In anticipation of the return, for only the second time this school-year students were required to be tested for Covid-19 if they want to be on campus this week. The week following Passover was a virtual learning week so families who traveled over Passover could quarantine following their return. Testing took place in the Shalhevet parking lot on April. 9. The first time students were required to be tested was following semester break on Jan. 28.


The latest changes were made possible because the county’s Covid test positivity rate and cases per 100,000 have decreased. As of April 14, L.A. County had a case positivity rate of 1.2%, and a daily average of 5.4 cases per 100,000. This places it in the Orange Tier. 

California uses a tier system to describe the level of Covid severity in different counties, and based on that determines which sectors of the economy can reopen. 

Grades seven through 12 were eligible to reopen on March 15, when the county entered the Red Tier. Los Angeles County then moved into the Orange tier on April 5 which allows increased capacity in business sectors such as movie theatres and restaurants. 

LA County entered the Orange tier on April 5, reflecting a case positivity rate between two percent and four point nine percent and between two and 5.9 cases per 100,000. 

To enter the Yellow tier, the lowest tier in California’s tier system, LA County will have to maintain a case positivity rate of less than two percent and daily new cases below two per every 100,000 people.

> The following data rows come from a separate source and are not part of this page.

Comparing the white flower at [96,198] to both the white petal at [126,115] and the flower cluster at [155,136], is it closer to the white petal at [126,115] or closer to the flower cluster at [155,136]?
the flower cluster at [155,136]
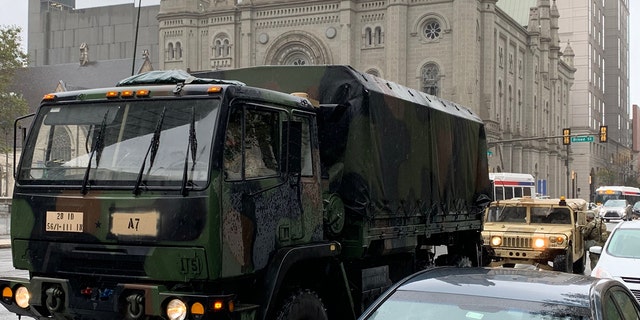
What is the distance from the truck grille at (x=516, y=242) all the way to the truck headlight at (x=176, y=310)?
11.9 m

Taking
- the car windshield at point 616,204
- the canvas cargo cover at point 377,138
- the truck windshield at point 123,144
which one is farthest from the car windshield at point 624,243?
the car windshield at point 616,204

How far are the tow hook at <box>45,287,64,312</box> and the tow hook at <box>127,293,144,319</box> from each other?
731 millimetres

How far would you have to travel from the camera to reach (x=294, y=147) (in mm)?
7605

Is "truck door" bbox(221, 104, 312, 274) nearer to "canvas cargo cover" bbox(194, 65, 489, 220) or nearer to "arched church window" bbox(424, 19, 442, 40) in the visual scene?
"canvas cargo cover" bbox(194, 65, 489, 220)

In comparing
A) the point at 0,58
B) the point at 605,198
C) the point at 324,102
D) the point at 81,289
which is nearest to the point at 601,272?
the point at 324,102

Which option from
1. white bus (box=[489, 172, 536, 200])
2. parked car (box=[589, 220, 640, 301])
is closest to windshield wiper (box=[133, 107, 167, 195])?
parked car (box=[589, 220, 640, 301])

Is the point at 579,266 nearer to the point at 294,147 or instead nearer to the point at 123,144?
the point at 294,147

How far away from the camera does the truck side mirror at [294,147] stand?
7.54m

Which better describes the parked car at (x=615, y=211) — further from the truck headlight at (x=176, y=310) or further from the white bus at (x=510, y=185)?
the truck headlight at (x=176, y=310)

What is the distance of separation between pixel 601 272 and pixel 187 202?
23.4ft

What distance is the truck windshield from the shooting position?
6.65 metres

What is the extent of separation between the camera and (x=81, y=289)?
22.4 ft

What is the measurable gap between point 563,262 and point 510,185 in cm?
2830

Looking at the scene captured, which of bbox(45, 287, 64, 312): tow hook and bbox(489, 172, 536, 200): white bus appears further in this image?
bbox(489, 172, 536, 200): white bus
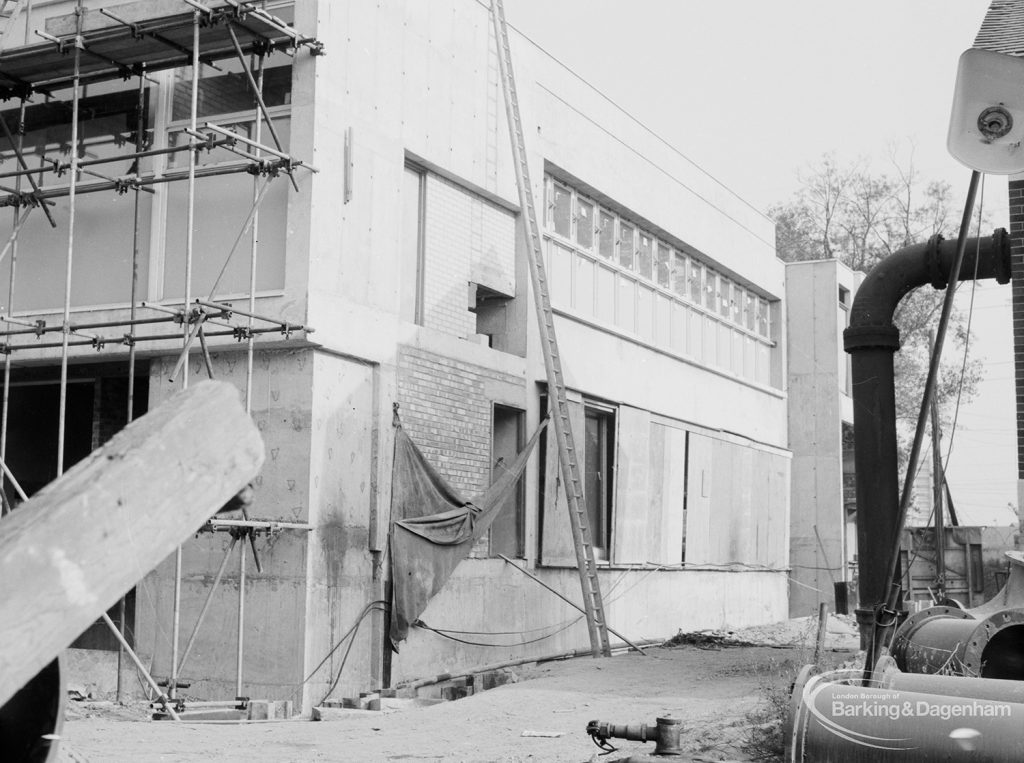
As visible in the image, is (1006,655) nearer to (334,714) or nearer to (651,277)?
(334,714)

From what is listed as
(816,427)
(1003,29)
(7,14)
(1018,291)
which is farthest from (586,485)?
(816,427)

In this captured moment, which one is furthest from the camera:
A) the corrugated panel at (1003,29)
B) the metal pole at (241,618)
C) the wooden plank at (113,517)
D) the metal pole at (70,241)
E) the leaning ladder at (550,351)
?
the leaning ladder at (550,351)

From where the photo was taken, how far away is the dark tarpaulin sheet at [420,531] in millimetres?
13883

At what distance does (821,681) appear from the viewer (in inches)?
254

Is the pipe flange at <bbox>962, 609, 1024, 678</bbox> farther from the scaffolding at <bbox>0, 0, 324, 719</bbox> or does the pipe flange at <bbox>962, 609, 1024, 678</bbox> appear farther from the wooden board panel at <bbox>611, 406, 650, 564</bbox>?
the wooden board panel at <bbox>611, 406, 650, 564</bbox>

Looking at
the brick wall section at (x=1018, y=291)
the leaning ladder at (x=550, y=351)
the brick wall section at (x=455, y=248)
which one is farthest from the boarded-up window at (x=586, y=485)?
the brick wall section at (x=1018, y=291)

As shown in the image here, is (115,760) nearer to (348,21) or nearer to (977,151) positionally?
(977,151)

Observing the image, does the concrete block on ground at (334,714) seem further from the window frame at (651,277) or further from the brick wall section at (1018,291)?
the window frame at (651,277)

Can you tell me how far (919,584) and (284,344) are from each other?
35.4 feet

The last major reopening of school occurred  on Feb. 8, when Shalhevet began welcoming two grades on campus at a time for two days each week for in-person learning. But even before Pesach break, Shalhevet began planning for the post-break in-person learning changes. 

“According to the initial guidance, we would’ve had to wait at least two weeks after hitting the threshold to move to the Red Tier; practically speaking, that would’ve taken us to after Pesach,” Rabbi Block wrote in an email on March 11. “But we’re actually hopeful that we’ll be able to do a lot of that even sooner.”

“Naturally,” he wrote, “we’ll want to benefit from that as soon as we can. So, instead of simply continuing our post-Pesach plan, if we do enter the Red Tier, we’re going to use next week as a ‘soft-start.’” 

So two weeks before Pesach, although there were only two grades on campus, teachers were allowed to use indoor classrooms and many General Studies classes met in person. 

The week before pre-Pesach quarantine,  starting March. 15, both Judaic and some General Studies classes met indoors. Among those were 10th grade Visual Art, Mr. Forrester’s 10th-grade American Literature class, 11th-grade Interrogating Evil in British Literature, Advanced Economics, ninth-grade Journalism, SAS Music theory, Jewish Literature, SAS Biology, ninth-grade World History, and Dr. Harris’s 10th-grade Honors U.S. History class, as well as all Judaic Studies classes whose teachers felt comfortable coming to campus.